■ INSTRUÇÕES DA TAREFA
Dê continuidade à crítica do filme O Surfista a partir do ponto em que ela termina.

■ TEXTO DE ESTUDO

◇ ◇ ◇ ◇ ◇

Se existe um subgênero que Hollywood deveria registrar em cartório é o “Nicolas Cage tentando ser uma pessoa normal e falhando de forma espetacular”. O Surfista (The Surfer) é isso, só que temperado com sol australiano, localismo tóxico e uma regra simples, repetida como mantra de seita: “não mora aqui, não surfa aqui”. A premissa já nasce com sangue no olho: um homem (sem nome, mas a energia é 100% Cage) volta à praia da infância para surfar com o filho adolescente e mostrar a casa dos sonhos que ele tenta comprar ali perto — um projeto sentimental de “recuperar o passado” disfarçado de investimento imobiliário. Só que a praia virou território de um bando de valentões liderados por Scally (Julian McMahon), um guru de masculinidade de boutique que sorri como tubarão corporativo e trata turista como invasor.
Lorcan Finnegan dirige como quem quer te deixar desconfortável com prazer. É um B-movie de luxo: barulhento, agressivo, delirante, mas com controle de câmera e atmosfera de cineasta que sabe onde está pisando. A sensação é de cair num pesadelo diurno — a areia que queima, o asfalto que derrete, o ar pesado de humilhação pública. O filme estreou em Cannes no slot da meia-noite, e faz sentido: tem energia de briga de bar em câmera lenta, só que na praia e sem ninguém chamando a polícia (ou melhor: até chamam, e aí você entende o nível da contaminação).
O melhor (ou pior, dependendo do seu nível de tolerância) é ver Cage sendo empurrado, cena após cena, para fora do “adulto funcional” e para dentro do “bicho acuado”. Primeiro ele é barrado. Depois é ridicularizado. Depois perde coisas. Depois perde o controle. Em pouco tempo, o cara que chegou de carro bonitão e sonhos bem embalados está vivendo no estacionamento, improvisando sobrevivência, encarando cada dia como um teste de resistência emocional. E Cage, abençoado seja, entende que o filme não quer elegância: quer degradação com estilo. Ele gira o dial da atuação do “confuso” para o “irritado” e daí para o “vulcânico” como se estivesse apostando que vai explodir antes do último ato — e a gente aposta junto.

◇ ◇ ◇ ◇ ◇

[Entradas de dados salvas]
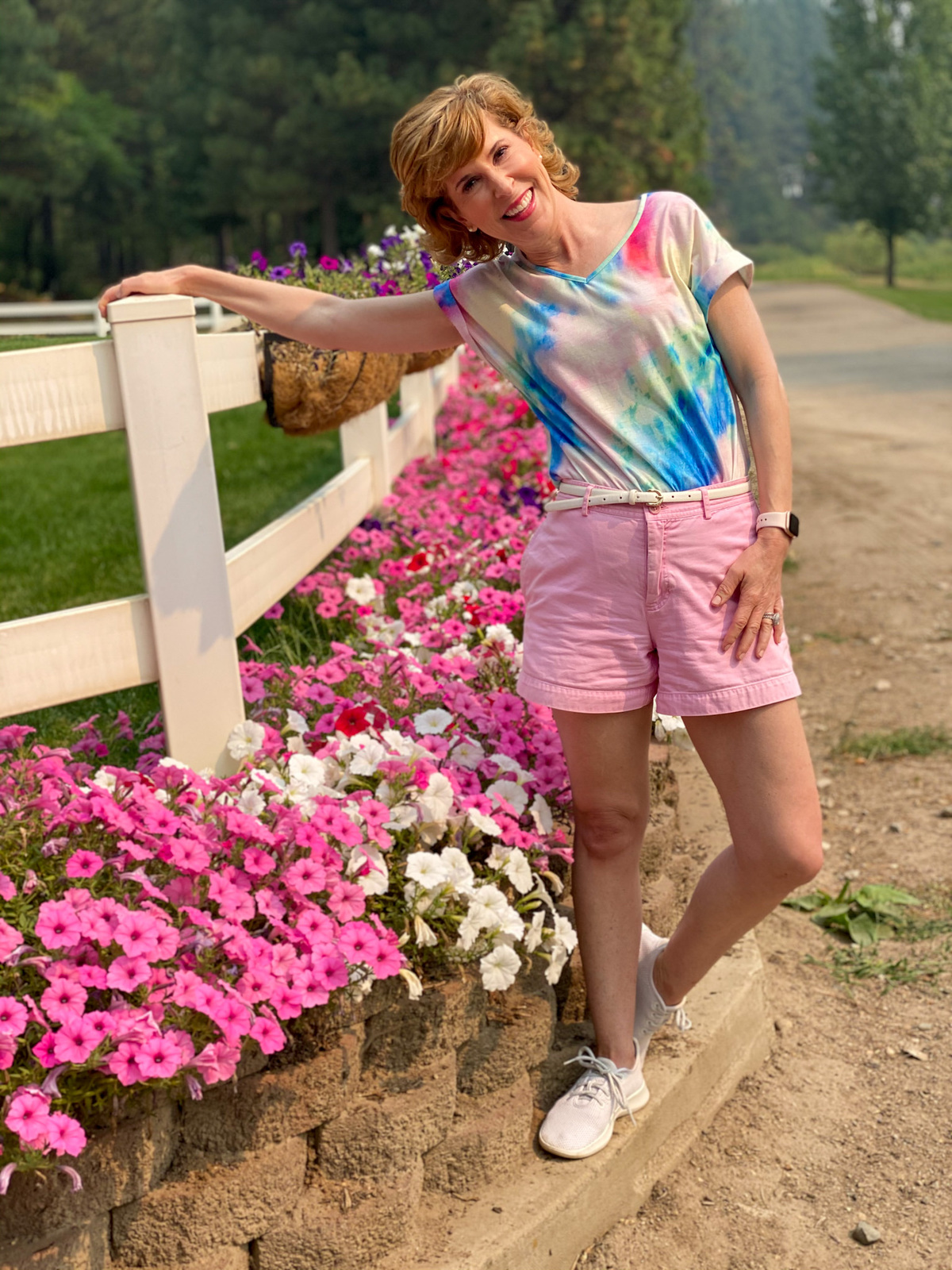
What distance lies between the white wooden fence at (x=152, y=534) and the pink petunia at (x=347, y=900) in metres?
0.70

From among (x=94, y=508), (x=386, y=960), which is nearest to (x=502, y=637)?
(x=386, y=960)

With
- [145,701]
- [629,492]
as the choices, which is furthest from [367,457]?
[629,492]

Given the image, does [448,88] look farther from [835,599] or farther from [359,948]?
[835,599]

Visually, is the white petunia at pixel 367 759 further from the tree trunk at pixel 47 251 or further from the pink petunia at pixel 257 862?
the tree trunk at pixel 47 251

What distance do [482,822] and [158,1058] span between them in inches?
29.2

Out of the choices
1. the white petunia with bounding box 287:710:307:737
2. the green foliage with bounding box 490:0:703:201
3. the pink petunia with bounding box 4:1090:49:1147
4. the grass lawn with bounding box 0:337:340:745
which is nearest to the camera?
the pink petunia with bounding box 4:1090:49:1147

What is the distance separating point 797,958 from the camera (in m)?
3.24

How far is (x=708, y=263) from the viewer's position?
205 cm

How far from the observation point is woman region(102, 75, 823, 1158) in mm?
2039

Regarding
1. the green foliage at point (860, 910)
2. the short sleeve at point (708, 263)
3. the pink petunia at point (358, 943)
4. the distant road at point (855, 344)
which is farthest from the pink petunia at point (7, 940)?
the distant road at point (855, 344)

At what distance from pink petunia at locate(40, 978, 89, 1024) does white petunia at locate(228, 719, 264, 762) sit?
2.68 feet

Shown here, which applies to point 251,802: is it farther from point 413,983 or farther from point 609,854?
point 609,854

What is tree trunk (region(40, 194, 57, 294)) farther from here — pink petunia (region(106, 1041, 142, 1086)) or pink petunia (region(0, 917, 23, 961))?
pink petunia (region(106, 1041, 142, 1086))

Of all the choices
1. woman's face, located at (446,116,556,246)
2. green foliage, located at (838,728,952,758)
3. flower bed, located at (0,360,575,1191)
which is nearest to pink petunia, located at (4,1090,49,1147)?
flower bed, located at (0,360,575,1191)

◇ ◇ ◇ ◇ ◇

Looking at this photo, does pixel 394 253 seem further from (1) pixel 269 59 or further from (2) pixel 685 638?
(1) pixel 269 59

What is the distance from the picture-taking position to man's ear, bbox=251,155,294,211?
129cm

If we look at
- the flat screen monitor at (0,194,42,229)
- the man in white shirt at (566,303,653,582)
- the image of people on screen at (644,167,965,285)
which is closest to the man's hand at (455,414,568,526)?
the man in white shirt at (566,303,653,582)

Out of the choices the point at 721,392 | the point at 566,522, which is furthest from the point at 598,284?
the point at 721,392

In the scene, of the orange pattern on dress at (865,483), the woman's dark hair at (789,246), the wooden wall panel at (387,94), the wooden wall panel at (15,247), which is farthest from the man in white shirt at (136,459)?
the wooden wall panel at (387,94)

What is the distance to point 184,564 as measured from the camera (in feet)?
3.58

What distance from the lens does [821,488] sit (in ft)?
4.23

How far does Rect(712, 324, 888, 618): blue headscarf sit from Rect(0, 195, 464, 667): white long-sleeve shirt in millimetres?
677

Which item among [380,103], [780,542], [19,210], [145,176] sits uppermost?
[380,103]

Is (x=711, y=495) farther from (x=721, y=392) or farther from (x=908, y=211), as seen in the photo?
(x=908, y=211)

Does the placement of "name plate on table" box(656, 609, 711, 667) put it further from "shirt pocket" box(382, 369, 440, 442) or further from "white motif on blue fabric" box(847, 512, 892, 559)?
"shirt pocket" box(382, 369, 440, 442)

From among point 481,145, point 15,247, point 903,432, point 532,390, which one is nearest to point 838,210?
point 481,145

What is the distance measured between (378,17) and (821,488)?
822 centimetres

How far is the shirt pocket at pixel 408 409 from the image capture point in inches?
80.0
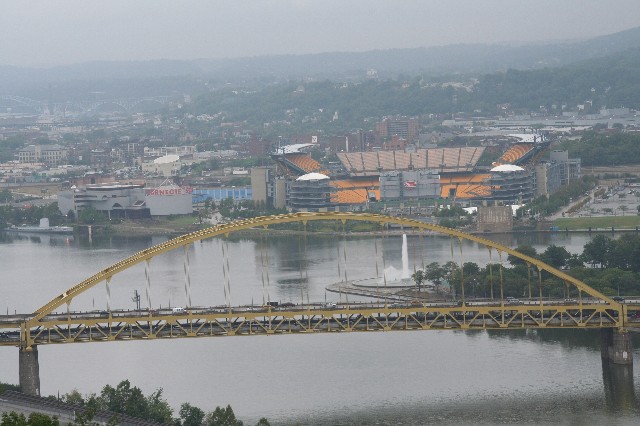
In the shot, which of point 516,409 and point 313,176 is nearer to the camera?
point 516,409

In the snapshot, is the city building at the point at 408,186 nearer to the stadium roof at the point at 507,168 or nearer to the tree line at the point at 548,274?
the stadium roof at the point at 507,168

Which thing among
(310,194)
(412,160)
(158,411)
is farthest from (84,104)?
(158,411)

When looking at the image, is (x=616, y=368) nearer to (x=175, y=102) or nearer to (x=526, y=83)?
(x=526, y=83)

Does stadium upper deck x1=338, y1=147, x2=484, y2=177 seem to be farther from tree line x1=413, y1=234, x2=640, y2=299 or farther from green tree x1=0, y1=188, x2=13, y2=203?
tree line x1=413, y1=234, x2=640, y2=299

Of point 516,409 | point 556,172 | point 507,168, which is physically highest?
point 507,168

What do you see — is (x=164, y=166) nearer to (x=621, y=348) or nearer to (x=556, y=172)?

◇ ◇ ◇ ◇ ◇

■ RESPOSTA DA TAREFA
Finnegan e o roteirista Thomas Martin não fingem que isso aqui é realismo social. É fábula agressiva: uma crise de meia-idade vestida de exploitation setentista, um “western de praia” onde o revólver é a humilhação e o duelo é quem aguenta mais apanhar sem desistir de pertencer. Scally solta uma frase que vira programa de governo dos Lunar Bay Boys: “antes de surfar você precisa sofrer”. Serve como bullying, serve como catequese e serve como piada metalinguística sobre o próprio Cage — um ator que sempre parece disposto a se quebrar inteiro em cena para depois se reconstruir na base do grito.
E aqui vai a parte que faz metade da internet amar e metade pedir boicote: o filme é sobre pertencimento, mas também sobre o ridículo dessa fantasia de “voltar pra casa” quando você já não cabe mais nela. O protagonista nasceu na Austrália, viveu nos EUA, e carrega essa identidade meio quebrada — o tipo de sujeito que acha que dinheiro compra retorno emocional. Só que a praia não está à venda. Ou pior: está, mas quem vende é um grupo de homens que transforma território em religião e “ser local” em desculpa para sadismo.
Tem gente que vai chamar de “exagerado”. Sim, é. E esse é o ponto. O Surfista opera no modo alucinado: você sente que a realidade vai ficando cada vez mais torta conforme o personagem derrete ao sol (e por dentro). É um filme que te desafia a rir da crueldade enquanto percebe que, no fundo, a crueldade é o motor. O que começa como disputa de praia vira uma guerra de humilhação e poder — e o que o filme esfrega na sua cara é que a linha entre “ritual de pertencimento” e “violência gratuita” é uma piada contada por quem bate.
Agora, o veredito com faca nos dedos: eu adoro que O Surfista não pede desculpa por ser esquisito. Ele não tenta ser “importante” do jeito chato; ele prefere ser sujo, febril e simbólico, com Cage no centro como santo padroeiro do homem patético que quer dignidade e recebe areia na boca. Mas aviso: é filme que pode irritar porque cutuca masculinidade, classe, status e essa doença contemporânea chamada “direito de pertencer a qualquer lugar”. Se você for do time que acha que todo protagonista merece um abraço, fuja. Aqui o abraço vem com cotovelada.